Growth-Dependent Interlayer Chiral Exchange and Field-Free Switching

Abstract

The interfacial Dzyaloshinskii-Moriya interaction (DMI) has long been observed in normal metal/ferromagnetic multilayers, enabling the formation of chiral domain walls, skyrmions, and other two-dimensional antisymmetric spin textures confined within a single ferromagnetic layer, while more recent works on the interlayer DMI reveal alternative pathways for realizing chiral three-dimensional spin textures by extending the DMI to two spatially distinct magnetic layers. Here, we report on the interlayer DMI between two orthogonally magnetized ferromagnetic layers ($\mathrm{Co}\text{\ensuremath{-}}\mathrm{Fe}\text{\ensuremath{-}}\mathrm{B}/\mathrm{Co}$) mediated by a $\mathrm{Pt}$ layer and confirm the chiral nature of the observed effective field of up to 37 Oe through asymmetric hysteresis loops under an in-plane field.
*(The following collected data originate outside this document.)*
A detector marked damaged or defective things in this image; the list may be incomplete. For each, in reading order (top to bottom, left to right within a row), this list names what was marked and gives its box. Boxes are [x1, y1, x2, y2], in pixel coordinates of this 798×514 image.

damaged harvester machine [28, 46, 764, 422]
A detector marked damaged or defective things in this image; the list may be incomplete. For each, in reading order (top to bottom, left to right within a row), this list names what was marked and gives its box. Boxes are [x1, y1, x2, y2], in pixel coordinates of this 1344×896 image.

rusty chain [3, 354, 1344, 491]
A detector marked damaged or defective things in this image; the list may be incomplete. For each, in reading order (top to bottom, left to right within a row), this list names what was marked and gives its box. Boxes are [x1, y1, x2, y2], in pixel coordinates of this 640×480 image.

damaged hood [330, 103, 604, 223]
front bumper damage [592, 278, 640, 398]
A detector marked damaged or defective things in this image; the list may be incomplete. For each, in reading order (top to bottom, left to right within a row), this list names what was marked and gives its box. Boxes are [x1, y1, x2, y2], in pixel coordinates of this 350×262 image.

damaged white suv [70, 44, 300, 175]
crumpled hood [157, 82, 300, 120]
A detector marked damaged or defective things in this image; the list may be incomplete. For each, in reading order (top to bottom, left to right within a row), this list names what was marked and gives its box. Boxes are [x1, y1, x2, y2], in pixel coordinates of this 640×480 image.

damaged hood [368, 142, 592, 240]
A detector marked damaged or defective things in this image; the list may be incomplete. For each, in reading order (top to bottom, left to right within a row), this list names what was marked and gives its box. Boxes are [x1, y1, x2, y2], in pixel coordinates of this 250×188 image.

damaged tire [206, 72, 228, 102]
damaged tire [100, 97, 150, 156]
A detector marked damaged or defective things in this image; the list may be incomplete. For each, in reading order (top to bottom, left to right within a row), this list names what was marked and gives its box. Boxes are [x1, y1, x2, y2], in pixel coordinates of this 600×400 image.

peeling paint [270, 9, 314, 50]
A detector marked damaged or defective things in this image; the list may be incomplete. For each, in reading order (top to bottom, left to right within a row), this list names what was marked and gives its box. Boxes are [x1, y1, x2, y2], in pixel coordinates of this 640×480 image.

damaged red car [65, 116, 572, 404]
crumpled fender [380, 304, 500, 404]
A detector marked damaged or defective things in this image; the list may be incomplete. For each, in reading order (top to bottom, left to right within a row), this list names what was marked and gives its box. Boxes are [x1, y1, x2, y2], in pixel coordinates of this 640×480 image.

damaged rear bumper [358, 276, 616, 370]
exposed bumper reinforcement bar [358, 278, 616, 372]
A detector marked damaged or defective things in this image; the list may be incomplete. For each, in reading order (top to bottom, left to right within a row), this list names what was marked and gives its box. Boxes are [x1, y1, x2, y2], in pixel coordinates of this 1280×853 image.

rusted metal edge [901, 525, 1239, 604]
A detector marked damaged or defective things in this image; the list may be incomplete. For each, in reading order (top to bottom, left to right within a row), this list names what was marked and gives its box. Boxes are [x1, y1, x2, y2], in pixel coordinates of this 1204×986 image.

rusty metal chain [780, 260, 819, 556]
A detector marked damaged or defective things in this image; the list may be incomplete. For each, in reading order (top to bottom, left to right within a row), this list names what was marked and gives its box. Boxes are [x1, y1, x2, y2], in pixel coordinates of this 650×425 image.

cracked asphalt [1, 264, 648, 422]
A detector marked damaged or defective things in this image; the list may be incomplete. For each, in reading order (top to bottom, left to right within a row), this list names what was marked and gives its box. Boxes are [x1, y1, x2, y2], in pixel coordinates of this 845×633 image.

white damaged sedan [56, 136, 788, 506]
We highlight the importance of growth-induced in-plane symmetry breaking, resulting in a sizable interlayer DMI and a universal characteristic vector through wedge deposition of the samples. We further perform deterministic current-driven magnetization switching in the perpendicularly magnetized $\mathrm{Co}$ layer utilizing solely the effective field from the interlayer DMI. These results demonstrate the interlayer DMI's potential to facilitate deterministic field-free switching in spin-memory applications.